What’s that got to do with anything today? Everything!
As we go through life remembering parts of the past, we should always ask ourselves if we are remembering the right things! Ideally, the past informs the future, and looking backward helps us look forward wisely.
We’ve remembered Pearl Harbor for 79 years now, using it and intervening incidents to build a defense industry that Ike warned us about 59 years ago, now costing over $600 billion a year.
Meanwhile, even while we prepared for a modern Pearl Harbor, we ignored and even shut down research that was SCREAMING at us to worry about pandemics. The “Crimson Contagion” planning exercise in 2019 underscored how ill-prepared the nation was for a pandemic in broad terms; in January, intelligence and health agencies warned President Trump that the nation was gravely ill-prepared for THIS pandemic.

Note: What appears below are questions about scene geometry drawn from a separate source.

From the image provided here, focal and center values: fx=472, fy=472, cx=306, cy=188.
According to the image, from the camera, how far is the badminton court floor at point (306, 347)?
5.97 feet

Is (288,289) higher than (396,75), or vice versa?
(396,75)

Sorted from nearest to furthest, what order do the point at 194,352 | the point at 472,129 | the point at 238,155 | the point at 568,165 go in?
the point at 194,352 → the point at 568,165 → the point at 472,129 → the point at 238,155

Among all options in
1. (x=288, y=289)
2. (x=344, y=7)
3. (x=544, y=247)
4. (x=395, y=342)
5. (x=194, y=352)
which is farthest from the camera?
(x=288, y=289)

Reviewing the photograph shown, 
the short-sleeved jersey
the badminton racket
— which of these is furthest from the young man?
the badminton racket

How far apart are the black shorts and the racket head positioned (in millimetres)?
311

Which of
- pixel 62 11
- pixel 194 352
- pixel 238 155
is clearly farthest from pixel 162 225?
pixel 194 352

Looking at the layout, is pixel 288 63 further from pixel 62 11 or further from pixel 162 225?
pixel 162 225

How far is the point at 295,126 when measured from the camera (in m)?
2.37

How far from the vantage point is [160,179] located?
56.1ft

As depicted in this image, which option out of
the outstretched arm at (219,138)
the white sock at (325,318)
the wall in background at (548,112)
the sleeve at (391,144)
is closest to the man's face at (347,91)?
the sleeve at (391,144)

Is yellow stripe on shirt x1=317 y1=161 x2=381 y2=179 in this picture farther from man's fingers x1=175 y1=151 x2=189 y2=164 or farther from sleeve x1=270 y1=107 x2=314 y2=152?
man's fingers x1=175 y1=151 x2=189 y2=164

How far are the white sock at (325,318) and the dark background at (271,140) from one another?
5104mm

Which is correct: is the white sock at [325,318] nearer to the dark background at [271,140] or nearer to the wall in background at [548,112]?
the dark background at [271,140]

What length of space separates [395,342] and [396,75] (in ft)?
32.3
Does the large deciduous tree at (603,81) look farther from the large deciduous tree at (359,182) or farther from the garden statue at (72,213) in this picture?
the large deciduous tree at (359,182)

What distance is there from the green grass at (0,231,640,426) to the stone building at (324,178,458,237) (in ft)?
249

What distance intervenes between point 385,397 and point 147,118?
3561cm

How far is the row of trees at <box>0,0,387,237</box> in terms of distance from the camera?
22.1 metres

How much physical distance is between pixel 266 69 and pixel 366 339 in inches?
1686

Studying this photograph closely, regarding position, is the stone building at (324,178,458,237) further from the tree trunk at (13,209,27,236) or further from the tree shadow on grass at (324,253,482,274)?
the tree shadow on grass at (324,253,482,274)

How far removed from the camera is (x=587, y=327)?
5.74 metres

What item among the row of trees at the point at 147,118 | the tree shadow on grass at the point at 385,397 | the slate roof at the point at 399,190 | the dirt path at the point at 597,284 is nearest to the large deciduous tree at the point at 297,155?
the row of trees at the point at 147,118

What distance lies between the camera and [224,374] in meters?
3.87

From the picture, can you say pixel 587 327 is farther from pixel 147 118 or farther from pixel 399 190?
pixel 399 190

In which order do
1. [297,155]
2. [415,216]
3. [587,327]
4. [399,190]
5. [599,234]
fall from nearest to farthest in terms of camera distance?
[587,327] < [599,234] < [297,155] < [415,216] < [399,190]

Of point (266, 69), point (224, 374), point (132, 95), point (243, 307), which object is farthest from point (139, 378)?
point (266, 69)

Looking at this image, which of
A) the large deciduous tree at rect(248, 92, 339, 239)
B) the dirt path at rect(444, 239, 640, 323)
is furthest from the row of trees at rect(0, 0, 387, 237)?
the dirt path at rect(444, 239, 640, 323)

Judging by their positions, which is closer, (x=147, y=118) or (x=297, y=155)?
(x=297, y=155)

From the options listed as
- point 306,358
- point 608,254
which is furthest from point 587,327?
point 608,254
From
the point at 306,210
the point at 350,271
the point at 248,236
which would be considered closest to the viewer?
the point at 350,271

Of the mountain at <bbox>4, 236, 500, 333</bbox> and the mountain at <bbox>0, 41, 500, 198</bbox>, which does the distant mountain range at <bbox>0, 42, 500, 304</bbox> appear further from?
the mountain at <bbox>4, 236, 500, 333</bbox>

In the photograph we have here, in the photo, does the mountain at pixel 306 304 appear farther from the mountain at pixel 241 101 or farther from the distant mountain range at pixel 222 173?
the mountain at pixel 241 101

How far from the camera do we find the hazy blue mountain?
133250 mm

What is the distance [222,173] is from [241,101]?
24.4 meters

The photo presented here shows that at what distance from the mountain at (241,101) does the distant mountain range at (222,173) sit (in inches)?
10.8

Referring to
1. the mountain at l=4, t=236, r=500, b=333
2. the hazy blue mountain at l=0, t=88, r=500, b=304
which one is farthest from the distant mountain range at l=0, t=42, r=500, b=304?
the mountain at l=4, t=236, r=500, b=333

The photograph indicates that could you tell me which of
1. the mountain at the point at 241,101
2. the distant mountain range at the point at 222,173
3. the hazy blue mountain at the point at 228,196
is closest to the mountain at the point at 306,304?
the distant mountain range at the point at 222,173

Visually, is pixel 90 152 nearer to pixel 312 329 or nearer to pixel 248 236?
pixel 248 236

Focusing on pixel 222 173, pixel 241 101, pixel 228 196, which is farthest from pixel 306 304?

Even those out of government might have come across John M. Barry’s “The Great Influenza” – which spent a year on the NY Times bestseller list — and “The End of Epidemics” by John Quick.
A measly $1 billion properly spent when those books were published quite likely would have averted a great deal of today’s anguish.
But we are a country of dopes (myself included), now led by the King of Dopes, and nobody took advantage of easily available and comprehensive knowledge of how to minimize exactly what is happening today – and, incredibly, claiming it was unknowable.
Aphorisms like ‘Remember Pearl Harbor’ have some utility. But they also have a limited life span of relevance. WWI brought the Spanish flu across the world in 1918 in amazingly similar ways to today. Commerce accomplished the same this year.
In an ever-changing world, we should always make sure we’re still asking the right questions.
Clearly that did not happen at all. And, here we are now.